● **Set problem**
Copy the material word for word, from the line containing "Comparing the white" through the end of the material, with both of those lines included. Leave the pictures out of your answer.

☆ ☆ ☆ ☆ ☆ ☆ ☆

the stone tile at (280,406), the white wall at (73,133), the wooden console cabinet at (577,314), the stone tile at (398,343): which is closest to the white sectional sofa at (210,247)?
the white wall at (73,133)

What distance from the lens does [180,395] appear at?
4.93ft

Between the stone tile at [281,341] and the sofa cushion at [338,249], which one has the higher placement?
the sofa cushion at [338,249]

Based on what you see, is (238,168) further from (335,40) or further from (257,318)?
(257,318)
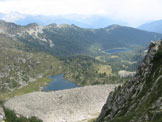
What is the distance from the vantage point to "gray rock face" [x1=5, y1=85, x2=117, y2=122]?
121312mm

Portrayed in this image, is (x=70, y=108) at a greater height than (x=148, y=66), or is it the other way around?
(x=148, y=66)

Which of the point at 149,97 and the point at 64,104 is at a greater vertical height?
the point at 149,97

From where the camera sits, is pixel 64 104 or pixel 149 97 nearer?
pixel 149 97

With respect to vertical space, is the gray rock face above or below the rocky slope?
below

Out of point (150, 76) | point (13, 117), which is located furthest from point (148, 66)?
point (13, 117)

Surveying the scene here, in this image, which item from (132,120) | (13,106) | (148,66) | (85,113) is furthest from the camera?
(13,106)

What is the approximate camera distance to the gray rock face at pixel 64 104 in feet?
398

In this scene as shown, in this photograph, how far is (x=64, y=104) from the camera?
137250 millimetres

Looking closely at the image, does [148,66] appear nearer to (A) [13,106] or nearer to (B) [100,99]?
(B) [100,99]

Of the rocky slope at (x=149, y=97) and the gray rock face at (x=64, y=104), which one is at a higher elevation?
the rocky slope at (x=149, y=97)

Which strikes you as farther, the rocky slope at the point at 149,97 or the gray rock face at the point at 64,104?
the gray rock face at the point at 64,104

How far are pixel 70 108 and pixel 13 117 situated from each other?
46.6 metres

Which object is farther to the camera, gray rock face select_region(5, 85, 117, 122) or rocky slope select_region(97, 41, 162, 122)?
gray rock face select_region(5, 85, 117, 122)

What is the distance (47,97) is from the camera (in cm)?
15325
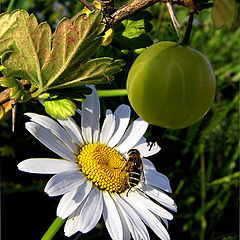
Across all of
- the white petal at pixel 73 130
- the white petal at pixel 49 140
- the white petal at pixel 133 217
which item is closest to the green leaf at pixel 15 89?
the white petal at pixel 49 140

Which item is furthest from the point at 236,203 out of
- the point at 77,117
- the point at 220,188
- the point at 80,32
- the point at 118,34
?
the point at 80,32

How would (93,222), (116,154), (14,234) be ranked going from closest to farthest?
(93,222)
(116,154)
(14,234)

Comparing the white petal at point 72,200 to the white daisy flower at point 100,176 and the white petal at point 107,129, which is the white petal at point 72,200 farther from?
the white petal at point 107,129

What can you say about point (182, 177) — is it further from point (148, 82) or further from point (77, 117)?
point (148, 82)

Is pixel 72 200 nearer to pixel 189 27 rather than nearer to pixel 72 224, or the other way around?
pixel 72 224

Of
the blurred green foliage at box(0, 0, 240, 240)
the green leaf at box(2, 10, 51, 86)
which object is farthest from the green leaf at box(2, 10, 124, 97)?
the blurred green foliage at box(0, 0, 240, 240)

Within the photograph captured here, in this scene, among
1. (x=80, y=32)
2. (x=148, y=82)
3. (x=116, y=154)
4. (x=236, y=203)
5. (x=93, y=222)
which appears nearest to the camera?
(x=148, y=82)
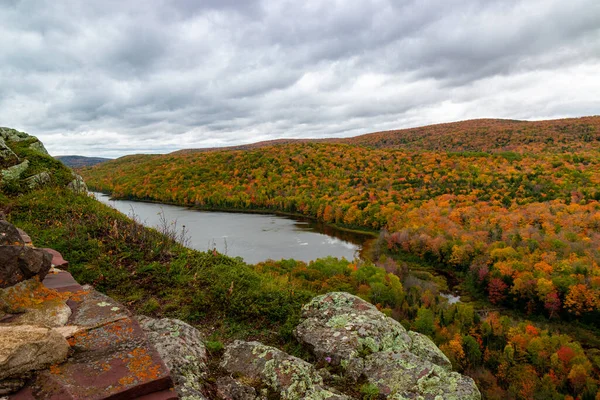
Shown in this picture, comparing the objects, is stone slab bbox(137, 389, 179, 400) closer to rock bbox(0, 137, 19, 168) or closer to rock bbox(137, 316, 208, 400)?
rock bbox(137, 316, 208, 400)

☆ ☆ ☆ ☆ ☆ ☆ ☆

● **Expected answer**
Comparing the white petal at point 72,200 to the white daisy flower at point 100,176 and the white petal at point 107,129, which is the white petal at point 72,200 farther from?
the white petal at point 107,129

What can you say about point (182, 177) — is it further from point (148, 82) or further from point (77, 117)?
point (148, 82)

Is pixel 72 200 nearer to pixel 189 27 rather than nearer to pixel 72 224, or the other way around?
pixel 72 224

Of
the blurred green foliage at box(0, 0, 240, 240)
the green leaf at box(2, 10, 51, 86)
which object is farthest from the green leaf at box(2, 10, 124, 97)?
the blurred green foliage at box(0, 0, 240, 240)

Within the photograph captured here, in this scene, among
1. (x=80, y=32)
2. (x=148, y=82)
3. (x=116, y=154)
4. (x=236, y=203)
5. (x=93, y=222)
which appears nearest to the camera?
(x=148, y=82)
Shown in this picture, comparing the objects, is stone slab bbox(137, 389, 179, 400) closer to rock bbox(0, 137, 19, 168) or closer to rock bbox(137, 316, 208, 400)?
rock bbox(137, 316, 208, 400)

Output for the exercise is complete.